Espantado com o Divino
“Quando
contemplo os teus céus, obra dos teus dedos, a lua e as estrelas que firmaste,
que é o homem para que dele te lembres? E o filho do homem, para que o
visites?” — Salmo 8:3-4
Há dias em que caminho como quem pisa em vidro — cada passo é um cuidado, cada respiração um susto. Não porque a vida esteja perigosa — de fato está —, mas porque percebo o quanto ela é preciosa. O simples ato de existir me escapa pelos dedos como água limpa. E me espanta.
O
divino não chega com clarins nem relâmpagos. Chega na xícara de café fumegante
que alguém me oferece sem pedir nada em troca. No sorriso que brota sem motivo,
no silêncio da madrugada que se enche de grilos — como se o universo respirasse
ao meu lado.
Talvez
por isso eu desconfie das explicações muito afiadas, das teologias que se
acomodam em manuais bem diagramados. O sagrado não cabe em tabelas. Deus não é
tese para ser defendida nem objeto de dissecação — é surpresa para ser vivida.
Já
tentei prendê-Lo com definições. Fui como menino que quer guardar o vento num
vidro. Descobri que quanto mais fecho a tampa, mais rápido o ar some. O divino
gosta de escapar pelas frestas, gosta de brincar de esconde-esconde no quintal
da nossa alma.
Fico
pensando se não perdemos algo quando tentamos domesticar Deus. Quando O
vestimos com trajes sisudos, como se fosse um professor que avalia e dá nota
para nossas preces. Talvez o Criador ria, escondido atrás das estrelas, desse
nosso esforço em transformá-Lo em burocrata celestial.
Prefiro
continuar espantado. Como criança que se cala diante do trovão. Como jardineiro
que não sabe explicar o segredo da semente, mas se emociona quando vê o broto
rasgar a terra. Espanto é oração sem palavras.

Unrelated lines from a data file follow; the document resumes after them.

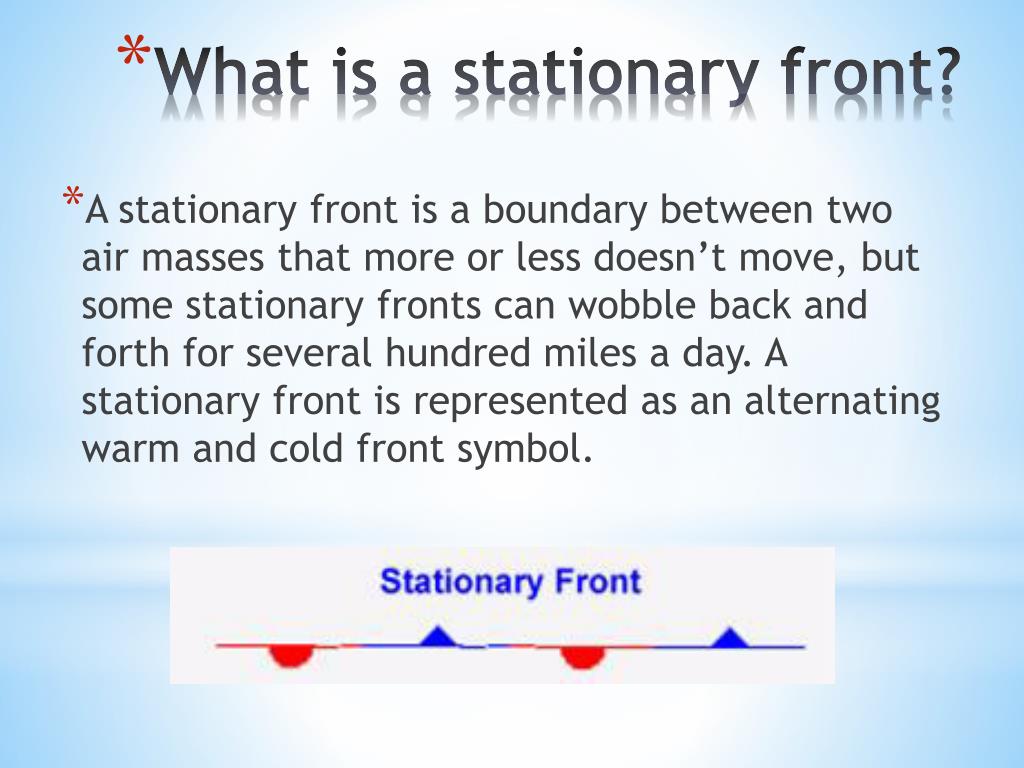 *What is a stationary front?

*A stationary front is a boundary between two air masses that more or less doesn’t move, but some stationary fronts can wobble back and forth for several hundred miles a day. A stationary front is represented as an alternating warm and cold front symbol.

Stationary Front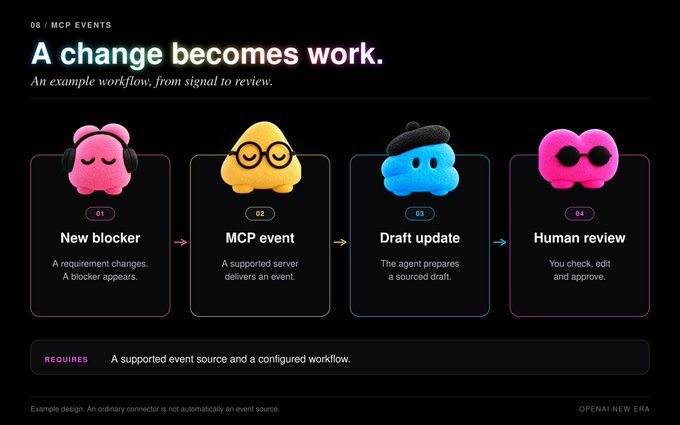 08 / MCP EVENTS

A change becomes work.

An example workflow, from signal to review.

01

New blocker

A requirement changes. A blocker appears.

02

MCP event

A supported server delivers an event.

03

Draft update

The agent prepares a sourced draft.

04

Human review

You check, edit and approve.

REQUIRES A supported event source and a configured workflow.

Example design. An ordinary connector is not automatically an event source.

OPENAI NEW ERA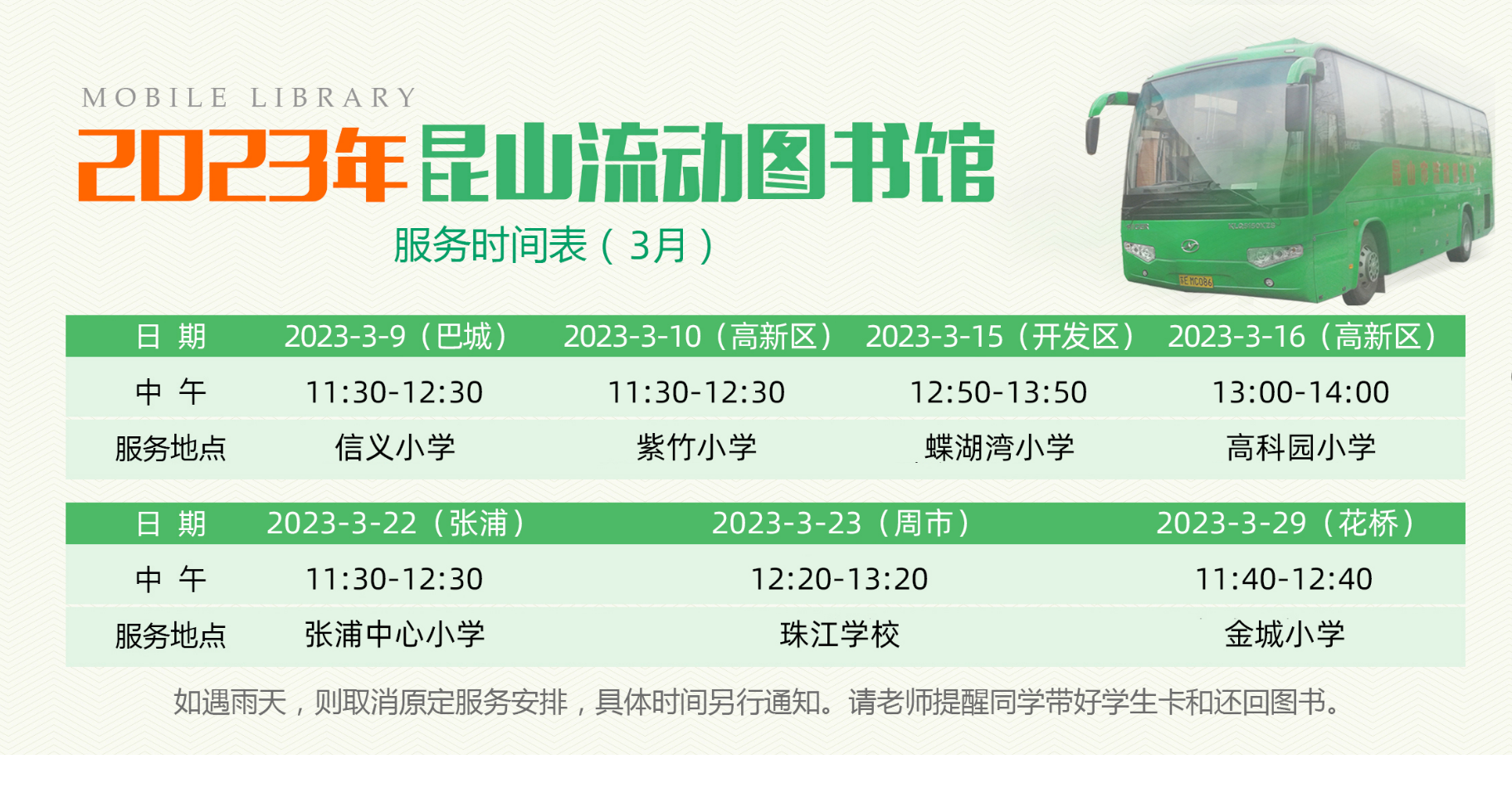 MOBILE LIBRARY

2023年昆山流动图书馆

服务时间表（3月）

| 日 期 | 2023-3-9（巴城） | 2023-3-10（高新区） | 2023-3-15（开发区） | 2023-3-16（高新区） |
|---|---|---|---|---|
| 中 午 | 11:30-12:30 | 11:30-12:30 | 12:50-13:50 | 13:00-14:00 |
| 服务地点 | 信义小学 | 紫竹小学 | 蝶湖湾小学 | 高科园小学 |

| 日 期 | 2023-3-22（张浦） | 2023-3-23（周市） | 2023-3-29（花桥） |
|---|---|---|---|
| 中 午 | 11:30-12:30 | 12:20-13:20 | 11:40-12:40 |
| 服务地点 | 张浦中心小学 | 珠江学校 | 金城小学 |

如遇雨天，则取消原定服务安排，具体时间另行通知。请老师提醒同学带好学生卡和还回图书。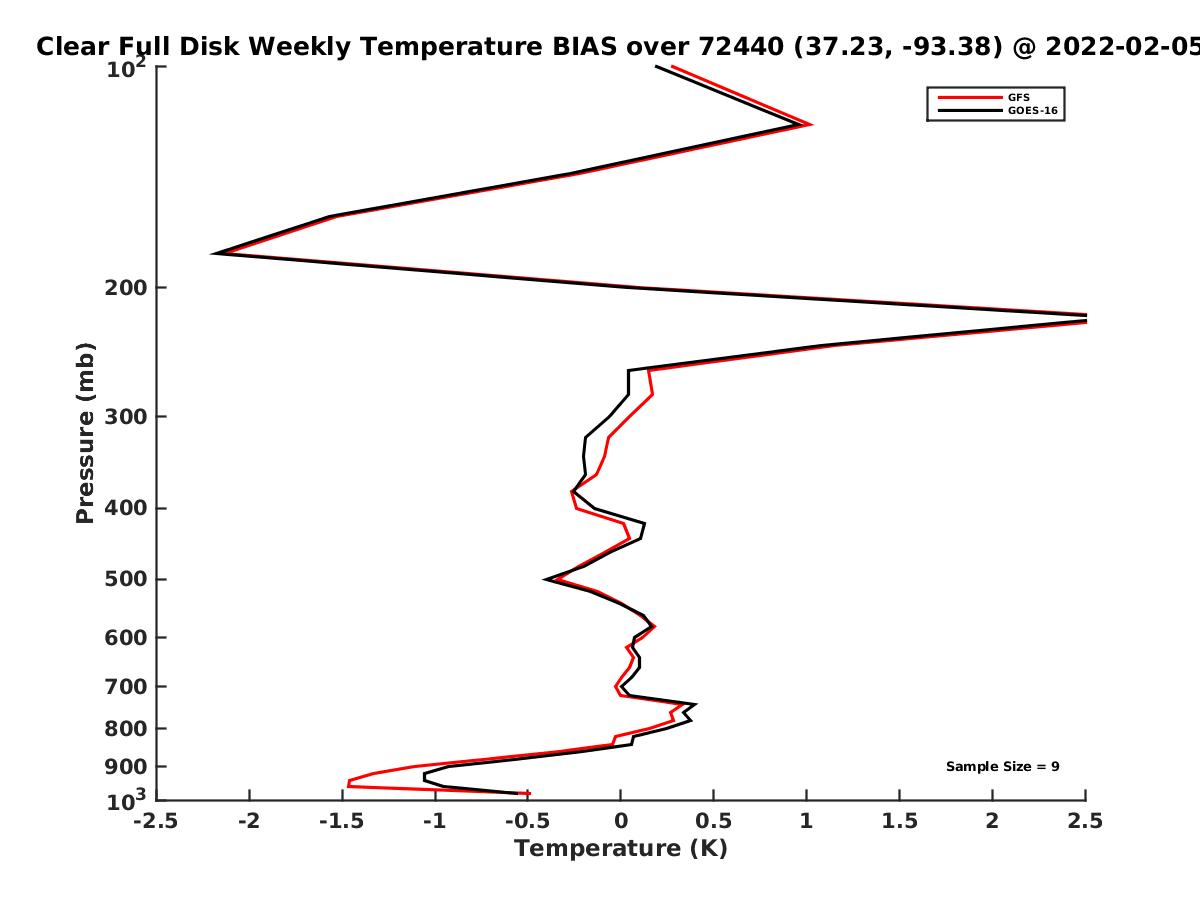 Clear Full Disk Weekly Temperature BIAS over 72440 (37.23, -93.38) @ 2022-02-05

GFS
GOES-16

Pressure (mb)

$10^2$
200
300
400
500
600
700
800
900
$10^3$

Sample Size = 9

-2.5 -2 -1.5 -1 -0.5 0 0.5 1 1.5 2 2.5

Temperature (K)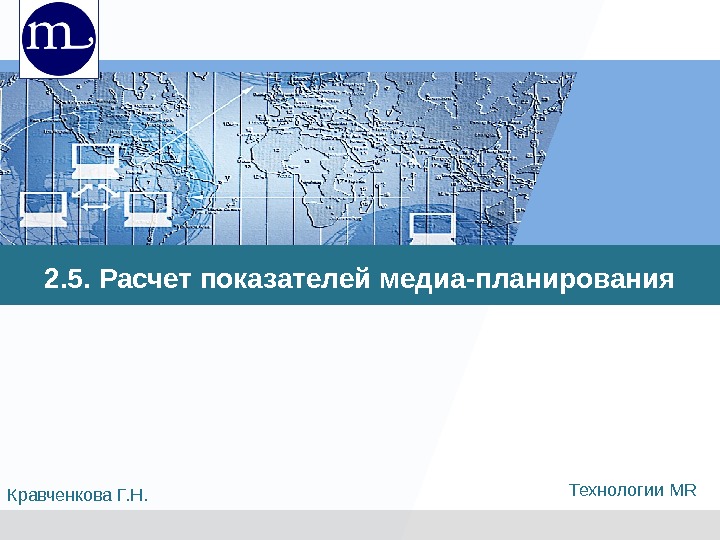 m

2.5. Расчет показателей медиа-планирования

Кравченкова Г.Н.

Технологии MR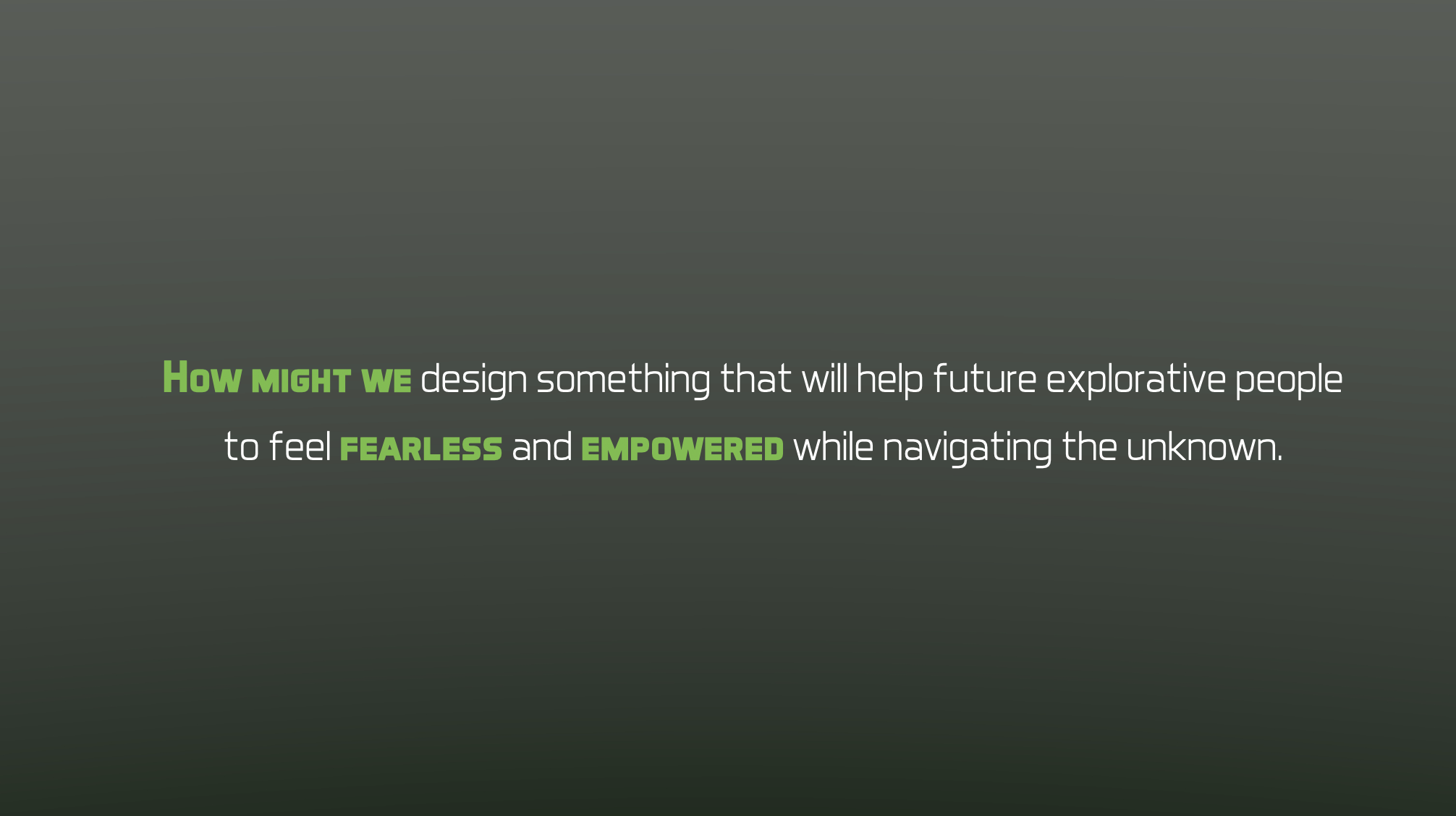 How might we design something that will help future explorative people to feel fearless and empowered while navigating the unknown.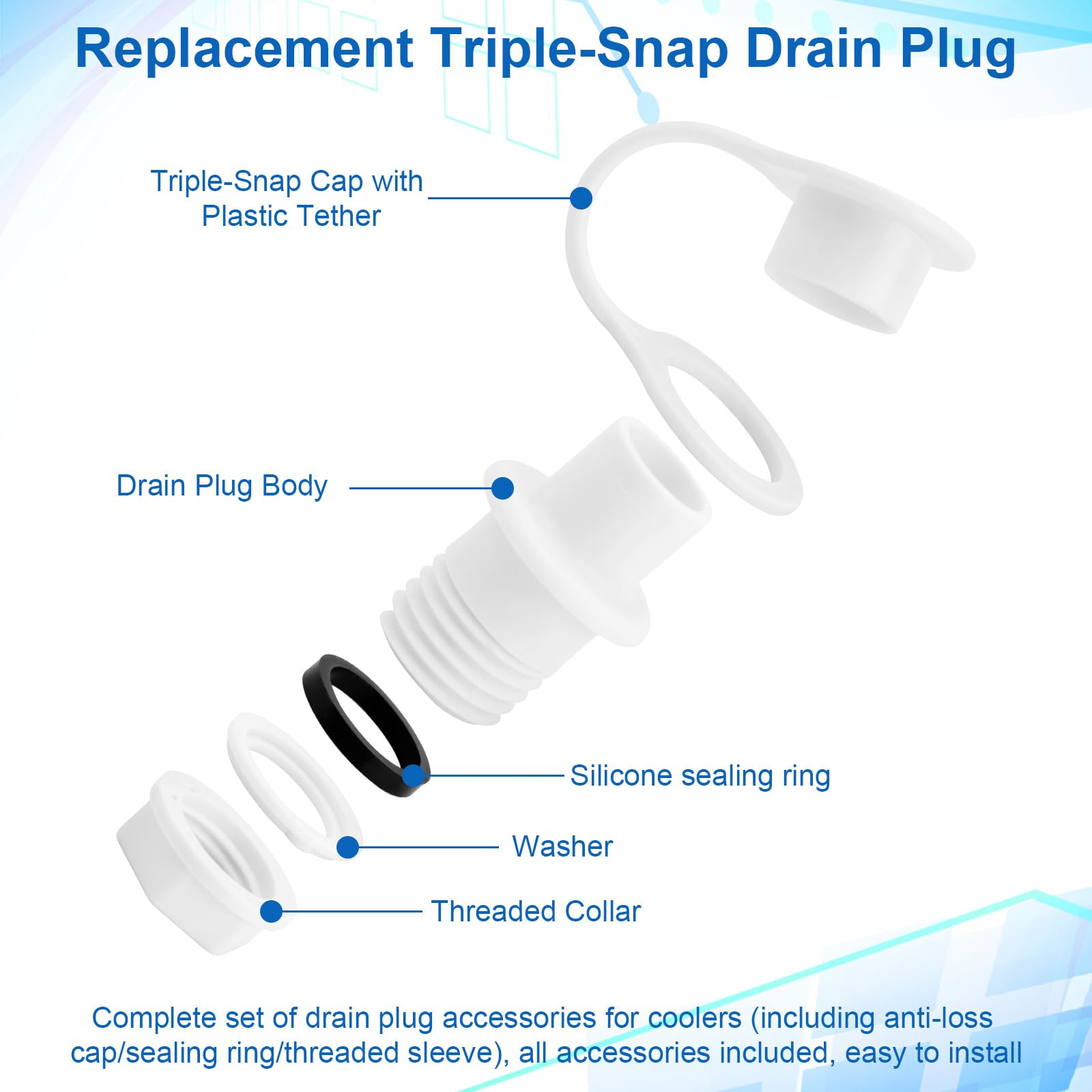 Replacement Triple-Snap Drain Plug

Triple-Snap Cap with Plastic Tether

Drain Plug Body

Silicone sealing ring

Washer

Threaded Collar

Complete set of drain plug accessories for coolers (including anti-loss cap/sealing ring/threaded sleeve), all accessories included, easy to install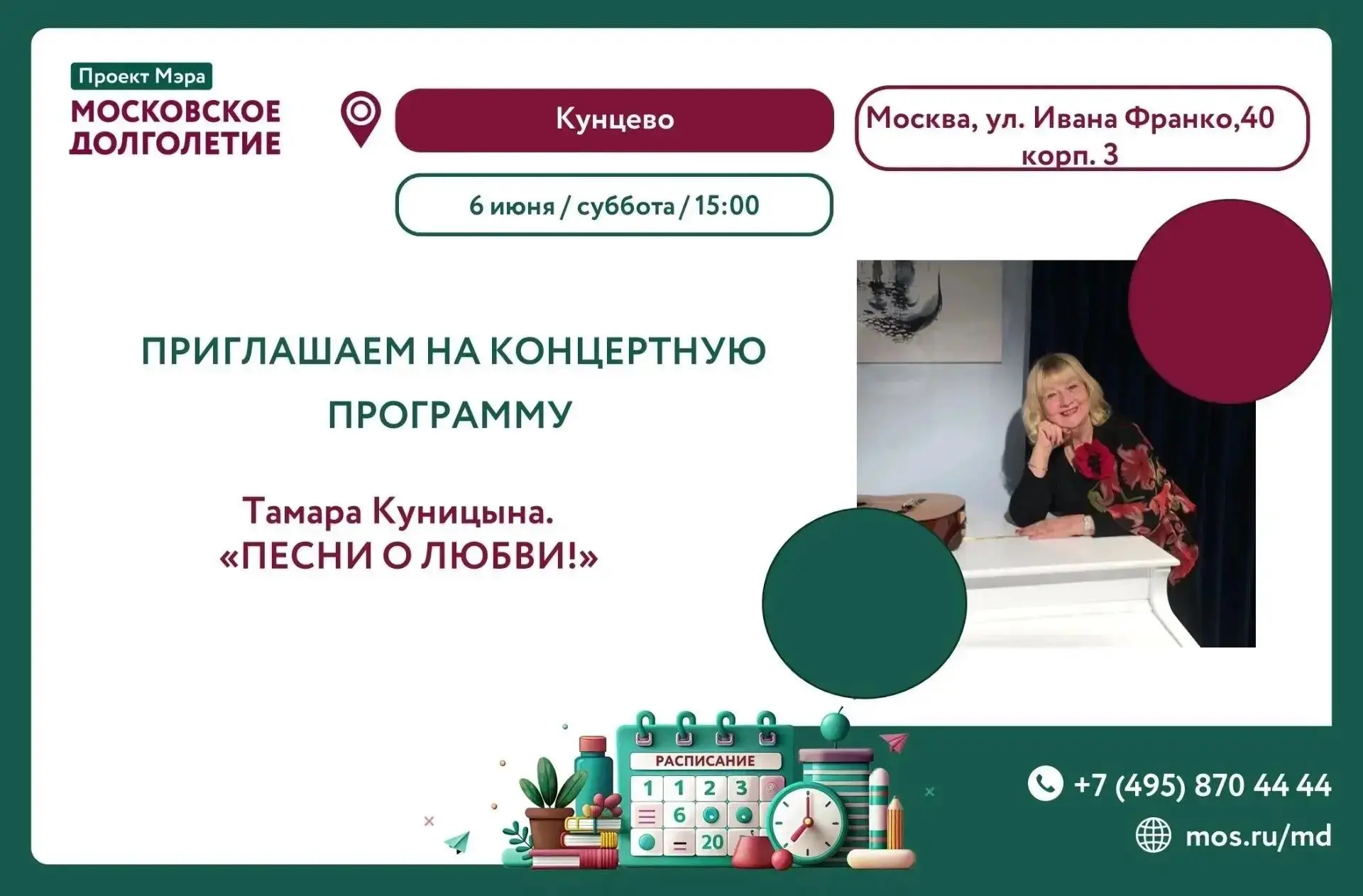 Проект Мэра
МОСКОВСКОЕ ДОЛГОЛЕТИЕ

Кунцево

Москва, ул. Ивана Франко,40 корп. 3

6 июня / суббота / 15:00

ПРИГЛАШАЕМ НА КОНЦЕРТНУЮ ПРОГРАММУ

Тамара Куницына.
«ПЕСНИ О ЛЮБВИ!»

РАСПИСАНИЕ
1 1 2 3
6
20

+7 (495) 870 44 44
mos.ru/md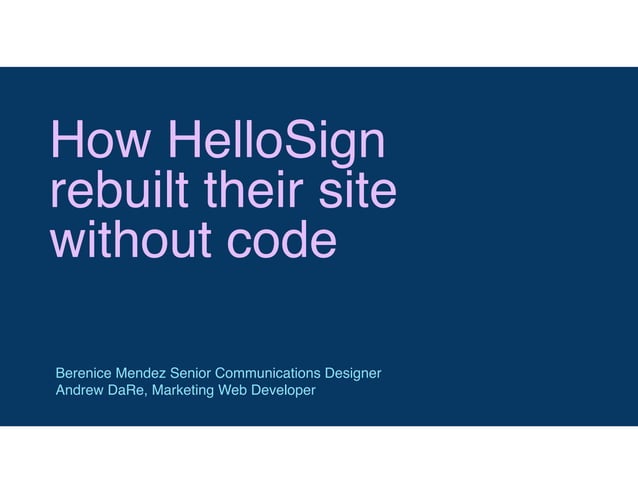 How HelloSign rebuilt their site without code

Berenice Mendez Senior Communications Designer
Andrew DaRe, Marketing Web Developer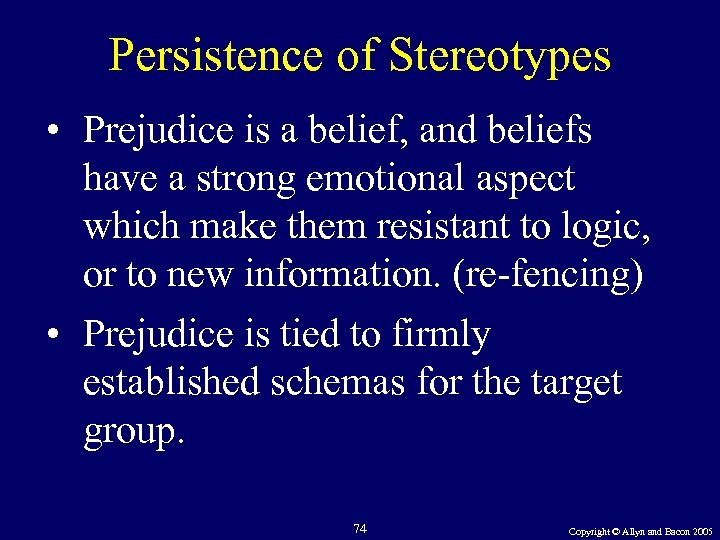 Persistence of Stereotypes

• Prejudice is a belief, and beliefs have a strong emotional aspect which make them resistant to logic, or to new information. (re-fencing)

• Prejudice is tied to firmly established schemas for the target group.

74

Copyright © Allyn and Bacon 2005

Quem sabe seja coisa da idade —
já são 55 voltas em torno do sol —, mas percebo que o tempo não serve para
decifrar Deus, apenas para admirar ainda mais o Seu mistério, tornando a conexão
com o sagrado mais maravilhada, mais rendida e mais cheia de gratidão
Quero que minha fé nunca se torne
hábito. Que cada nascer do sol continue me desconcertando, como se fosse o
primeiro. Que eu nunca me acostume com o fato absurdo de que um Deus infinito
se importa com alguém tão pequeno.
Certamente
o verdadeiro milagre não seja ver o mar se abrir, mas sentir que o próprio céu
se inclina para ouvir quando sussurro por Sua presença baixinho.
Sim,
continuo espantado com o divino. E tomara que nunca passe.